■ Assignment
Quote every line below exactly and skip any picture.

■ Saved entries
——————————

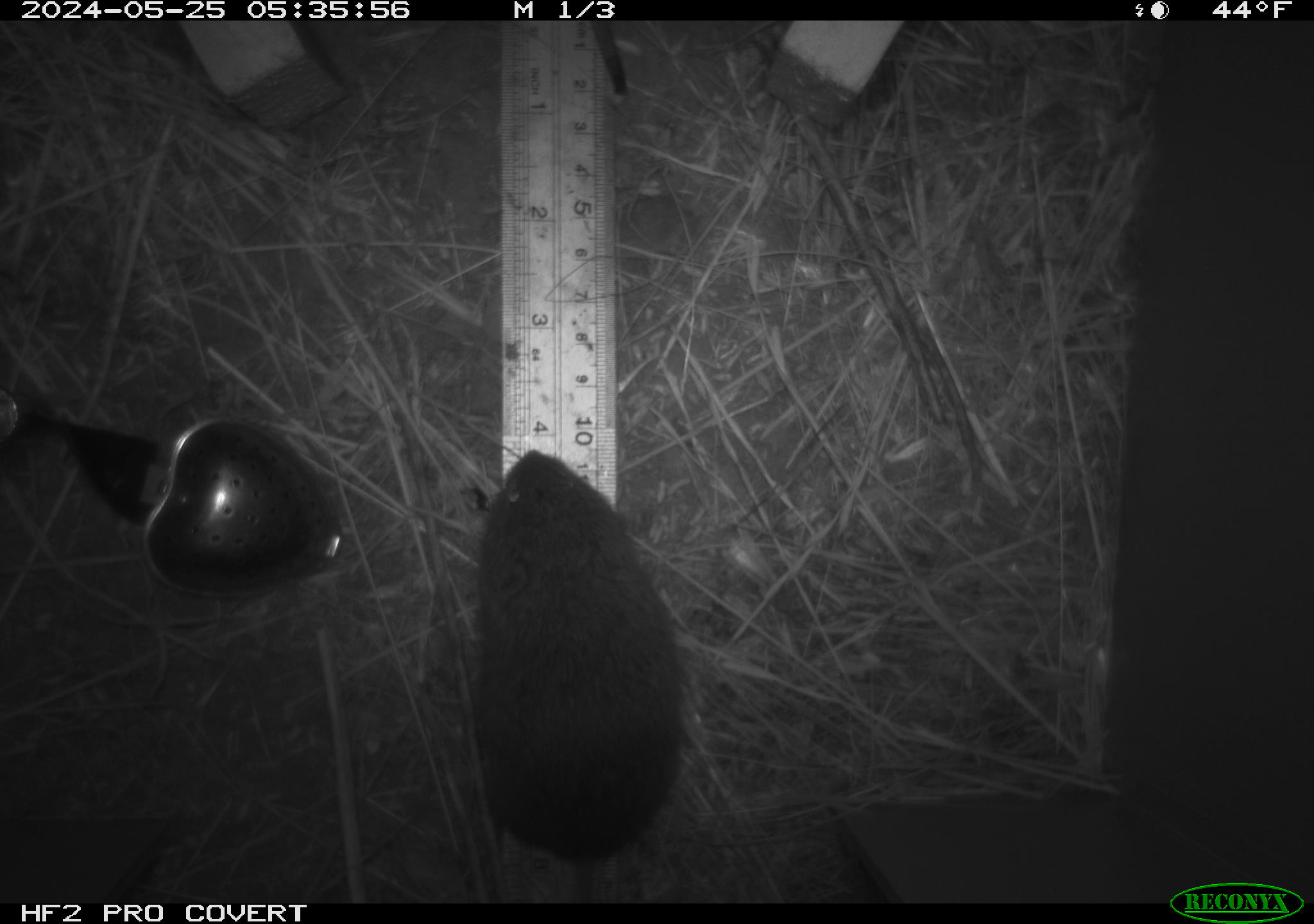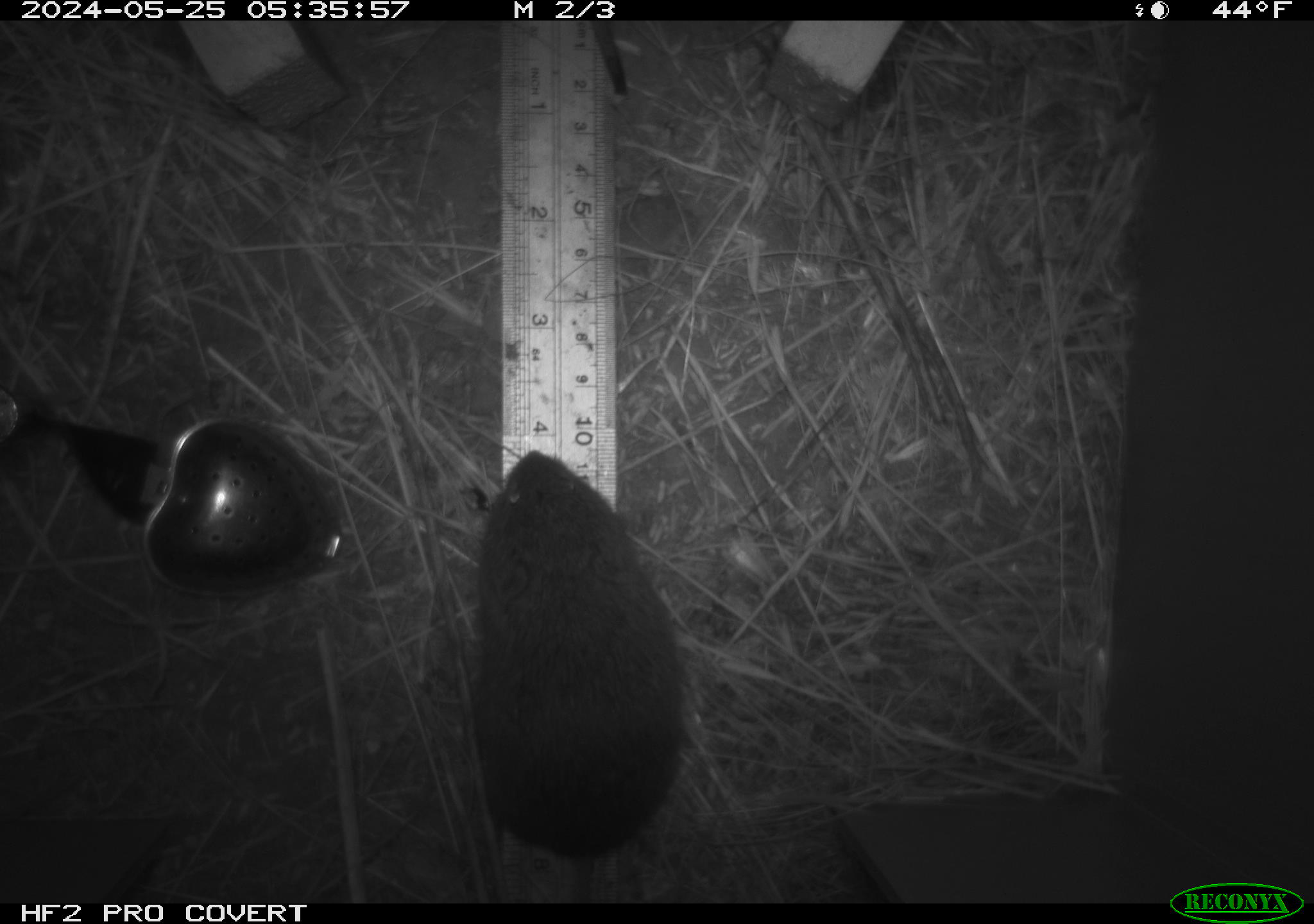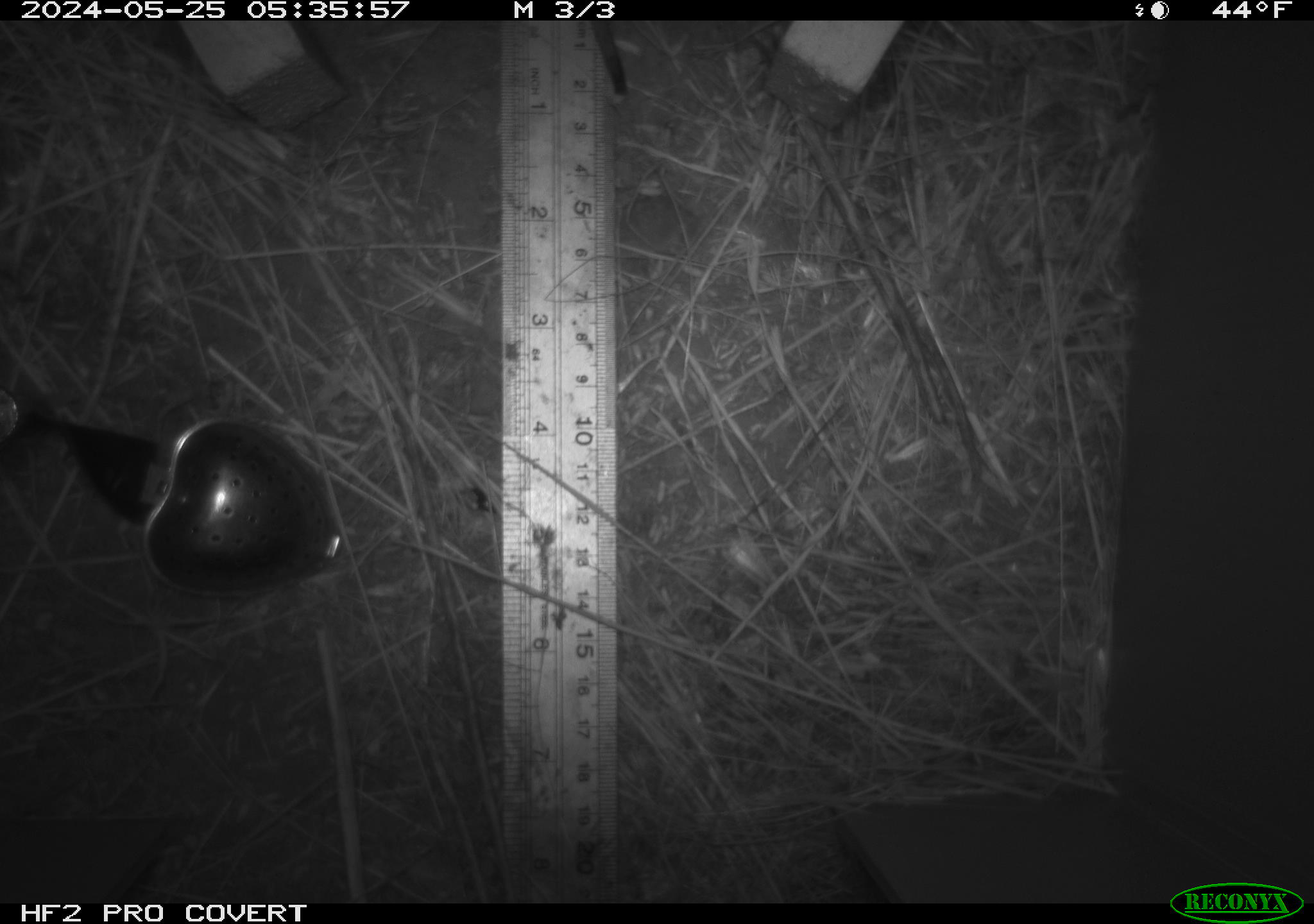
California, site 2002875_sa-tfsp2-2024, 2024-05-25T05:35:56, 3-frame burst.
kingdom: Animalia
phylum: Chordata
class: Mammalia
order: Rodentia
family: Cricetidae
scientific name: Arvicolinae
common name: voles, lemmings, and muskrats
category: arvicolinae subfamily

——————————

■ Your response
California, site 2002875_sa-tfsp2-2024, 2024-05-25T05:35:56, 3-frame burst.
kingdom: Animalia
phylum: Chordata
class: Mammalia
order: Rodentia
family: Cricetidae
scientific name: Arvicolinae
common name: voles, lemmings, and muskrats
category: arvicolinae subfamily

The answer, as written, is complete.